### Tasks for this exercise
**a)** Answer these questions from the text on the Pee Dee River Rice Planters Historic District:
(i) How many contributing structures does the district encompass?
(ii) How many rice plantations along the Waccamaw River does the district include?
(iii) Over roughly what span of years did the county's rice culture flourish?
**b)** Decide whether each statement agrees with the text on the Pee Dee River Rice Planters Historic District, answering yes or no and quoting the words that decide it:
(i) The district is located near Georgetown.
(ii) The district encompasses 16 contributing sites.
(iii) The district includes ten rice plantations along the Pee Dee River.
**c)** Extend the text on the Pee Dee River Rice Planters Historic District, starting after its final sentence.

Historic district in South Carolina, United States

Pee Dee River Rice Planters Historic District is a set of historic rice plantation properties and national historic district located near Georgetown, Georgetown County, South Carolina.

==Historic features==
The district encompasses 10 contributing building, 16 contributing sites, and 34 contributing structures.

===Pee Dee River plantations===
It includes extant buildings, structures, and ricefields associated with 12 rice plantations located along the Pee Dee River.

They include:
- Hasty Point,
- Breakwater,
- Belle Rive,
- Exchange,
- Rosebank,
- Chicora Wood Plantation,
- Guendalos,
- Enfield,
- Birdfield,
- Arundel Plantation,
- Springfield,
- Dirleton

===Waccamaw River plantations===
It also includes five rice plantations located along the Waccamaw River:
- Turkey Hill,
- Oatland,
- Willbrook,
- Litchfield,
- Waverly

===Rice planters culture===
These plantations were part of a large rice culture in the county which flourished from about 1750 to about 1910.

### Provided information
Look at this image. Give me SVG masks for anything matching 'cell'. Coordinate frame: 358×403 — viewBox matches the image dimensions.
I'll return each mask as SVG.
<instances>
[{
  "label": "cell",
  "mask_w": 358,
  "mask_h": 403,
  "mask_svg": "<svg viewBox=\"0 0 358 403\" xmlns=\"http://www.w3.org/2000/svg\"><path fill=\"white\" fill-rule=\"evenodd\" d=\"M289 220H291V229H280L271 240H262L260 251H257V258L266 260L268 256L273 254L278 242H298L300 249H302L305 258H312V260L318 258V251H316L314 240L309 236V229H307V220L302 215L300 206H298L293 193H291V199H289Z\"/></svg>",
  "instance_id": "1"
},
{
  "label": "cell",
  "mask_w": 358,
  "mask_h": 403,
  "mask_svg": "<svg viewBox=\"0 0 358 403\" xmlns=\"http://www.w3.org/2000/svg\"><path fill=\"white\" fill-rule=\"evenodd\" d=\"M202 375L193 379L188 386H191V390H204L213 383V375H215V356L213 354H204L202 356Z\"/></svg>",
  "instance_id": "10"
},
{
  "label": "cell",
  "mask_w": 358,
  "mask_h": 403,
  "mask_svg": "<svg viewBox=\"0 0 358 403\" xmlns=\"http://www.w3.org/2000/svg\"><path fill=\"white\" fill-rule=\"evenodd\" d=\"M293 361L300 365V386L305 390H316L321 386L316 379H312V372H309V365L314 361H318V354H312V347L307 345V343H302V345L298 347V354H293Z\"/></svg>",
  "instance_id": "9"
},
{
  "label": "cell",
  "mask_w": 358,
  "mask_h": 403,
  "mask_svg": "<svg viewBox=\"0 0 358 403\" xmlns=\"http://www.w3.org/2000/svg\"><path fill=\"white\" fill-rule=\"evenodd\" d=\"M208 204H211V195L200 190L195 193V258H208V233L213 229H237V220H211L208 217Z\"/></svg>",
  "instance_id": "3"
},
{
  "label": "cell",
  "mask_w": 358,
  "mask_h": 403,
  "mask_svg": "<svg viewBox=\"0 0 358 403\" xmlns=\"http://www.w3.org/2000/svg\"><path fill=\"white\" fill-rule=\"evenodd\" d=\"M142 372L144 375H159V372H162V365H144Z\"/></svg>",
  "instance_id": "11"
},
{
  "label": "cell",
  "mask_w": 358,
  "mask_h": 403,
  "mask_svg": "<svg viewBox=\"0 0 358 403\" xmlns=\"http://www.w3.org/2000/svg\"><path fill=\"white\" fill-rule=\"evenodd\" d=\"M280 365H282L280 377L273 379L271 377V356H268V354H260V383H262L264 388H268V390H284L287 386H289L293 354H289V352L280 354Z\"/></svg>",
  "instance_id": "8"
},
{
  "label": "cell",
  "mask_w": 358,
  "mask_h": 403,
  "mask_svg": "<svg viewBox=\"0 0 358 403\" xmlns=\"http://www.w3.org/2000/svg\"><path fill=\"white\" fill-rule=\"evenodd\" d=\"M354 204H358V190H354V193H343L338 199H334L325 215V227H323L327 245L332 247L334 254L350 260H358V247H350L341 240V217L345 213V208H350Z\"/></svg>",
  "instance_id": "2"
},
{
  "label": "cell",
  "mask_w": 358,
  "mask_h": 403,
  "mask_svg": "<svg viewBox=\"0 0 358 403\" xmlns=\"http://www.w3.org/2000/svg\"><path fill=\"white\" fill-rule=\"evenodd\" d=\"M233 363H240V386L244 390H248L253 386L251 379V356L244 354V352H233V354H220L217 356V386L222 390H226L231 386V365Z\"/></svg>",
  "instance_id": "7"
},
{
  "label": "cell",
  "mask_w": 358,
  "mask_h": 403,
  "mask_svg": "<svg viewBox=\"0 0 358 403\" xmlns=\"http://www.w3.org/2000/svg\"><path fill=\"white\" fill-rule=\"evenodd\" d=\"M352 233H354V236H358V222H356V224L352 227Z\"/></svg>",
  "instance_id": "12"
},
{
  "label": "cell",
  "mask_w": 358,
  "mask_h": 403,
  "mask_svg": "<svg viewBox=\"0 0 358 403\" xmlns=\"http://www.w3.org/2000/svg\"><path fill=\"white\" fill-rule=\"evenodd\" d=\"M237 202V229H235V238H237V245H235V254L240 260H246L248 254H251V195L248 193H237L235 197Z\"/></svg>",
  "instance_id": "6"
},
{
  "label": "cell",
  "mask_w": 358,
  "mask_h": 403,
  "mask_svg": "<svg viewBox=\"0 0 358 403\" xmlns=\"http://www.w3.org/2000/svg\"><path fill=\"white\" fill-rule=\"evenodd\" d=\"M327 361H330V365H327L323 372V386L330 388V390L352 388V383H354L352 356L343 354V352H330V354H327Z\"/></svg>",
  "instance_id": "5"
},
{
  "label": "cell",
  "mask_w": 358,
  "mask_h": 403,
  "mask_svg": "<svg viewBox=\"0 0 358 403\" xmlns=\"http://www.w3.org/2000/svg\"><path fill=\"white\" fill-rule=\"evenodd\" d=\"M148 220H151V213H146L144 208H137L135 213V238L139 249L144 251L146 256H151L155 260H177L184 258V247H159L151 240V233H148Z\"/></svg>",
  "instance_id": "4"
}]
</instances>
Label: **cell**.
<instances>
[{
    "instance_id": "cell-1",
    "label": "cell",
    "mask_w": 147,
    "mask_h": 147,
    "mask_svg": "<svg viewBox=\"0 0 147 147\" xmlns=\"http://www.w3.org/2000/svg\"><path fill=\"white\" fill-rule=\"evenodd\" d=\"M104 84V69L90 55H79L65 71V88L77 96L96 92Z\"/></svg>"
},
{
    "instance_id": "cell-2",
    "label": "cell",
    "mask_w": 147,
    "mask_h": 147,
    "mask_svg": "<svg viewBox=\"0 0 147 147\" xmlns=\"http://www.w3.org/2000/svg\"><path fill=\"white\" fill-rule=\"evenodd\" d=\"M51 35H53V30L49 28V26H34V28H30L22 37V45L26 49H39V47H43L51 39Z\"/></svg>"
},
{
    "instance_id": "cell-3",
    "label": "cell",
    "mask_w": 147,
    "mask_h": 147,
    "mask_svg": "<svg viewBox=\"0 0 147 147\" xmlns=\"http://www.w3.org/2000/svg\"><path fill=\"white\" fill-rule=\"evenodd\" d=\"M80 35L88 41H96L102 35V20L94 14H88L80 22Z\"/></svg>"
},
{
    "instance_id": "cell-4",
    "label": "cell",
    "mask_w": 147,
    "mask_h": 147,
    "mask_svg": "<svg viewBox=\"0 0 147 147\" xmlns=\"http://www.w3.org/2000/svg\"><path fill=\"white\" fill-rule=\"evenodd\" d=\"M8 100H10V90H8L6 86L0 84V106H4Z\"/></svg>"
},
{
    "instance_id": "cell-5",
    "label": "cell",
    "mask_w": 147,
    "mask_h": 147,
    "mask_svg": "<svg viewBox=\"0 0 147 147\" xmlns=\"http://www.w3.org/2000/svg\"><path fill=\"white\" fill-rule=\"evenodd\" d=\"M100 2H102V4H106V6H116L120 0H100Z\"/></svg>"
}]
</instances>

### Answers to the exercises
**a)**
(i) 34
(ii) Five
(iii) From about 1750 to about 1910

**b)**
(i) Yes: "located near Georgetown, Georgetown County, South Carolina"
(ii) Yes: "16 contributing sites"
(iii) No: "12 rice plantations located along the Pee Dee River"

**c)**
This district includes:
- Four plantation houses (at Exchange, Rosebank, Chicora Wood, and Dirleton);
- Two rice barns (at Hasty Point and Exchange);
- Collections of plantation outbuildings (at Chicora Wood and Arundel);
- Rice mill and chimney (at Chicora Wood);
- Historic ricefields with canals, dikes, and trunks.

The plantation houses are all frame houses with a central hall plan.

The Pee Dee River Rice Planters Historic District was listed on the National Register of Historic Places in 1988.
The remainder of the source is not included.